START Quoted passage

In 1968, Brendan Walsh and his wife, Willa Bickham, founded Viva House, Baltimore Catholic Worker. Over the 40 years it has served primarily as a soup kitchen, food pantry and hospitality house. Also in 1968, he worked to support the Catonsville Nine, a group of nonviolent activists who took 1-A draft records from the Selective Service Office in Catonsville and burned them with homemade napalm to protest the Vietnam War. To commemorate the 40th anniversary of that action, he will join a group traveling to Andrews Air Force Base Saturday to protest the Iraq war. Later that night, Viva House will hold a memorial service for Tom Lewis, one of the Catonsville Nine, who died last month.
"Long Loneliness" by Dorothy Day
It was the first book I read about Dorothy and the Catholic Worker Movement. Her book and her life taught many of us about nonviolence and the need to seek what is important to the human family. She tells us throughout the book to live as close as you can to the bottom so when you fall you don't have too far to drop or too much to lose.
"The Autobiography of Malcolm X" by Malcolm X
I learned so much about a culture and a people that was foreign to me. It was a real metanoia. The value of Malcolm's life and how he continually struggled and suffered gave me a profound understanding of racism. The problem is really a white person's problem.
"A Punishment for Peace" by Philip Berrigan
I first worked with Phil when I came to Baltimore in 1967 and continued to work with him till his death. He was involved with the Baltimore Four and the Catonsville Nine actions and part of his book was written while he was in jail. The book takes on the arrogance and power of both state and church. He urges all of us to do likewise and, of course, be prepared for the consequences.

END Quoted passage
START Given entries

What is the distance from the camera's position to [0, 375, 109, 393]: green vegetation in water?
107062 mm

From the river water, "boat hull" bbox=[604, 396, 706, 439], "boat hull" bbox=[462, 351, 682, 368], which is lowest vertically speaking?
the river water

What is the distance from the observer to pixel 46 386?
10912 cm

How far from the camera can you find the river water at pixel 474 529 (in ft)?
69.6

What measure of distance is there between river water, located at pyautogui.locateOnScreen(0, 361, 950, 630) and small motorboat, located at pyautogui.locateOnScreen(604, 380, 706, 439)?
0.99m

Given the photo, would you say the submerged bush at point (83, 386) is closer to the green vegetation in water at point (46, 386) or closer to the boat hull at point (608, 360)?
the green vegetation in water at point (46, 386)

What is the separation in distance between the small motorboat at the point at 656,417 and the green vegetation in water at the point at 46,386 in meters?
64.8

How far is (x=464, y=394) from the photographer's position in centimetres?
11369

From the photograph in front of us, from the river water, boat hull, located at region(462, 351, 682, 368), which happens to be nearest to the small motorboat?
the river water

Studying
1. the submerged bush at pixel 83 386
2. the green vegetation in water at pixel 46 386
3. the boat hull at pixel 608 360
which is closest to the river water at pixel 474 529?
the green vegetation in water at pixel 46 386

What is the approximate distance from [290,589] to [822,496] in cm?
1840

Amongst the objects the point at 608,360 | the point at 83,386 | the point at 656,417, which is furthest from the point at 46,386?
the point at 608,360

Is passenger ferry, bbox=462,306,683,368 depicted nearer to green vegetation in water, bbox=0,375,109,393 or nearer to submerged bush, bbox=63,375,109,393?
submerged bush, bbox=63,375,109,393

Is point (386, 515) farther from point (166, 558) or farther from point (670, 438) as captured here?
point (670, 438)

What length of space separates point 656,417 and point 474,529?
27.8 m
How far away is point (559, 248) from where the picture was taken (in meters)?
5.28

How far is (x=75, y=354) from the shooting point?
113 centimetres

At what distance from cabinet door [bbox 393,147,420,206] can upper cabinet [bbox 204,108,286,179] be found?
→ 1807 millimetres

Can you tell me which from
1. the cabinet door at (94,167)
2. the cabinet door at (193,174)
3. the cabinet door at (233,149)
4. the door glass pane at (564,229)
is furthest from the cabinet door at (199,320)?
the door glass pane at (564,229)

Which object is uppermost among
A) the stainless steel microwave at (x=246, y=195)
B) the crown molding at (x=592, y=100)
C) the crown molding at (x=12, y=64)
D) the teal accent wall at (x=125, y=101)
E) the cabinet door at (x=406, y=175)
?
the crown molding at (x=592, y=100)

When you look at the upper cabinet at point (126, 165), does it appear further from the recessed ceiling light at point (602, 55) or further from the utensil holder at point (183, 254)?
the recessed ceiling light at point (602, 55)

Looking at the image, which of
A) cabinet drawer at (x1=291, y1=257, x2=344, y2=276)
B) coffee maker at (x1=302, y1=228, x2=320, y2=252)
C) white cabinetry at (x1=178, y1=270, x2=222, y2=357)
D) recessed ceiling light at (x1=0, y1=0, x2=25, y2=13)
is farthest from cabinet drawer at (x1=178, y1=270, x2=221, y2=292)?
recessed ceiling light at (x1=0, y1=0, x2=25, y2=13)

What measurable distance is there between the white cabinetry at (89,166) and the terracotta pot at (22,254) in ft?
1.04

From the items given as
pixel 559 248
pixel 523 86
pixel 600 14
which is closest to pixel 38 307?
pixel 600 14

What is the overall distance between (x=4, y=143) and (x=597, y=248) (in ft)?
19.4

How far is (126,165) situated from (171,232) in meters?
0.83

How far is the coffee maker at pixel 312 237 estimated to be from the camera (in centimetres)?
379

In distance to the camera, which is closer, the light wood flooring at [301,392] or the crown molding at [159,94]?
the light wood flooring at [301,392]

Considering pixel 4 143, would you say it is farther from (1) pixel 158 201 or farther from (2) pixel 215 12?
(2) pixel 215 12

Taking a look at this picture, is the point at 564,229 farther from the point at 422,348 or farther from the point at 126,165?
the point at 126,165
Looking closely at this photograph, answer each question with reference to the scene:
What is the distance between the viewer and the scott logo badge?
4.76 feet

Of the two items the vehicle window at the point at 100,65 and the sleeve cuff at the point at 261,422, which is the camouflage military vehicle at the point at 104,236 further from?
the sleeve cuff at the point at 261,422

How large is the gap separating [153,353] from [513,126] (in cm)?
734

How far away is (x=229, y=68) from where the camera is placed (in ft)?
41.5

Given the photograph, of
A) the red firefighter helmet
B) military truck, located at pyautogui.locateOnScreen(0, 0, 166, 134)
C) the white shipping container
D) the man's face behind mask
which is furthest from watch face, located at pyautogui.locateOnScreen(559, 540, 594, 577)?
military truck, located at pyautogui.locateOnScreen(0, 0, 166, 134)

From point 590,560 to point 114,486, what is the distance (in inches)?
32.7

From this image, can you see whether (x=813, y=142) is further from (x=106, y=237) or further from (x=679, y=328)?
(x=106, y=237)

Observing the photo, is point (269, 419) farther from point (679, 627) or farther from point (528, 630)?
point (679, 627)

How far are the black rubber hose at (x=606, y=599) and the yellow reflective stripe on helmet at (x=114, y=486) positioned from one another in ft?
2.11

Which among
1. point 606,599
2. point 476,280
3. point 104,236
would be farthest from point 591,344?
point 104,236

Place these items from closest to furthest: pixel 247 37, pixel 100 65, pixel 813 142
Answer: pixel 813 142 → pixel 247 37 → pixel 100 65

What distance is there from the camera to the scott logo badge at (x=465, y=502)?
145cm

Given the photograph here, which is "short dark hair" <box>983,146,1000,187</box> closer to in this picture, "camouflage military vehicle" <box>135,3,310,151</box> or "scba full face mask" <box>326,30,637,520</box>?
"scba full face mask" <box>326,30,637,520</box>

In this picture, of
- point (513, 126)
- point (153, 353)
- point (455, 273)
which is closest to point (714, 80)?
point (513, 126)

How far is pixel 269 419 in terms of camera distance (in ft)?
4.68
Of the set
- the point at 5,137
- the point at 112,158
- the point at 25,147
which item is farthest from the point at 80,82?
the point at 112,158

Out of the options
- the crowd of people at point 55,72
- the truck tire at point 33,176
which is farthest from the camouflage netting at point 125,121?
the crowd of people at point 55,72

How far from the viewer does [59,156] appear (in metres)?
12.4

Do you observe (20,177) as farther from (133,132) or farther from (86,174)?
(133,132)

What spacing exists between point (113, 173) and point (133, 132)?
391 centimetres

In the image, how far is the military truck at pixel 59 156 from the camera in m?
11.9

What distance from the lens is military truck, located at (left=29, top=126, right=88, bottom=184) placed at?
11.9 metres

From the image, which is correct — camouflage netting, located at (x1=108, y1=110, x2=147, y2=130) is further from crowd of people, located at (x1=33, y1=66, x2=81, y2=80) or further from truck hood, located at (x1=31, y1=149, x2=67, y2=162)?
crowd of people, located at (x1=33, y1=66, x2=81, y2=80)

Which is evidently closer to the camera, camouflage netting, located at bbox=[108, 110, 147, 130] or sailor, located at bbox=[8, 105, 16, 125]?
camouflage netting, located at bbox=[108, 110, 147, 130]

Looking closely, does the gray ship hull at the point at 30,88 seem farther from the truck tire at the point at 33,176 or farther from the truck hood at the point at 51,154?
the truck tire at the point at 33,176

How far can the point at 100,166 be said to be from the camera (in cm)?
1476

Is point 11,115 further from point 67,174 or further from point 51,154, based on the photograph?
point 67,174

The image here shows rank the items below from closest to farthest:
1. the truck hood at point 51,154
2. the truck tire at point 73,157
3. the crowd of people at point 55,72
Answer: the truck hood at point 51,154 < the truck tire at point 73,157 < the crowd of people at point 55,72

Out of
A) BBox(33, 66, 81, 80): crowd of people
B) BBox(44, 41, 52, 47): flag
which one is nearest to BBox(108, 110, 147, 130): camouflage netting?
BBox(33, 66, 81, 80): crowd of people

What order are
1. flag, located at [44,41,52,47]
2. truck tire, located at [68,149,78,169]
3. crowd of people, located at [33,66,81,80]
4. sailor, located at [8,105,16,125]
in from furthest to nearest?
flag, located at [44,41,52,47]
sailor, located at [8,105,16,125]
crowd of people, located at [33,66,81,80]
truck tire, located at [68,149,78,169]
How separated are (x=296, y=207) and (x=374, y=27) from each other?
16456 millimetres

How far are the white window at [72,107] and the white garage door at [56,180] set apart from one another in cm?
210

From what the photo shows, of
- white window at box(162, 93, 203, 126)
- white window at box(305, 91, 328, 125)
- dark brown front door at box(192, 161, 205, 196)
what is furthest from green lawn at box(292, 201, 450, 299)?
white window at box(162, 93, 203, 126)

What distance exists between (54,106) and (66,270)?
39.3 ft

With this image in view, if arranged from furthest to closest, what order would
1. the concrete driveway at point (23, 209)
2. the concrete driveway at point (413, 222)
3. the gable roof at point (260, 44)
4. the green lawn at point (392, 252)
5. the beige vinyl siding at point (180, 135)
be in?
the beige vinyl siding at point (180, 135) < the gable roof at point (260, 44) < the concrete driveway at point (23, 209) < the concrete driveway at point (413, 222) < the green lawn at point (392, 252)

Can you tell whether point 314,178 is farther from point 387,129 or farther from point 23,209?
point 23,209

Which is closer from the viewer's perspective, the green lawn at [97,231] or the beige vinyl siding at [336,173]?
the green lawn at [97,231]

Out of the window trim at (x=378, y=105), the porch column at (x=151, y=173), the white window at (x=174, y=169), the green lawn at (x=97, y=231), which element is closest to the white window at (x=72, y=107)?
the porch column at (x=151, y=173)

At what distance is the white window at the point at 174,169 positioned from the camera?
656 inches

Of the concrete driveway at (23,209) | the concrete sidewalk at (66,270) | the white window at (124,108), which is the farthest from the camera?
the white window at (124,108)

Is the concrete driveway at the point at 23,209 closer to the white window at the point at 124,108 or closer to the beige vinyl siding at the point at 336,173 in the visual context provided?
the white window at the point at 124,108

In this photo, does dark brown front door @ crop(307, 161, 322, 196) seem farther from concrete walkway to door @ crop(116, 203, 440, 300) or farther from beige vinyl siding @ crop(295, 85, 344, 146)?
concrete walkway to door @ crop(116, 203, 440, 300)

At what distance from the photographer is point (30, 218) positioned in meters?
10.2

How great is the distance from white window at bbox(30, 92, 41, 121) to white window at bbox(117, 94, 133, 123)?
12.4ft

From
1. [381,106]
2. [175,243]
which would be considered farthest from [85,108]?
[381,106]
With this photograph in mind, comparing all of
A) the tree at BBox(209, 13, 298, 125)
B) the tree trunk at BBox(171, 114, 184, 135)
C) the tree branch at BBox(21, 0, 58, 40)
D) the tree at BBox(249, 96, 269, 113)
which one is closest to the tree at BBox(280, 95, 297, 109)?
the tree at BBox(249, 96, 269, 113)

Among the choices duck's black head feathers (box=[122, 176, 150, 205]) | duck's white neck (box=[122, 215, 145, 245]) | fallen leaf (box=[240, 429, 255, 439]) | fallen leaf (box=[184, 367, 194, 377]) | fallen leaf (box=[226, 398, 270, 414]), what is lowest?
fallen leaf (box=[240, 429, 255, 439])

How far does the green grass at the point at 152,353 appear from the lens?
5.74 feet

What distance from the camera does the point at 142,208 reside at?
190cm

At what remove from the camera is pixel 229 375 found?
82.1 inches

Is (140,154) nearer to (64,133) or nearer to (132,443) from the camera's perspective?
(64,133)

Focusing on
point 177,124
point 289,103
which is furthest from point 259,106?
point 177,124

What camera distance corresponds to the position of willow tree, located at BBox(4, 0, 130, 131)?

END Given entries

Work to complete:
a – Copy the stretch of the Brendan Walsh text above from "In 1968, Brendan" through "died last month." word for word.
b – Answer these from the Brendan Walsh text above:
(i) In what year did Brendan Walsh and Willa Bickham found Viva House?
(ii) Which book does he name as the first he read about Dorothy and the Catholic Worker Movement?
(iii) In what year did he come to Baltimore and first work with Phil?

Answers below:
a –
In 1968, Brendan Walsh and his wife, Willa Bickham, founded Viva House, Baltimore Catholic Worker. Over the 40 years it has served primarily as a soup kitchen, food pantry and hospitality house. Also in 1968, he worked to support the Catonsville Nine, a group of nonviolent activists who took 1-A draft records from the Selective Service Office in Catonsville and burned them with homemade napalm to protest the Vietnam War. To commemorate the 40th anniversary of that action, he will join a group traveling to Andrews Air Force Base Saturday to protest the Iraq war. Later that night, Viva House will hold a memorial service for Tom Lewis, one of the Catonsville Nine, who died last month.

b –
(i) 1968
(ii) "Long Loneliness" by Dorothy Day
(iii) 1967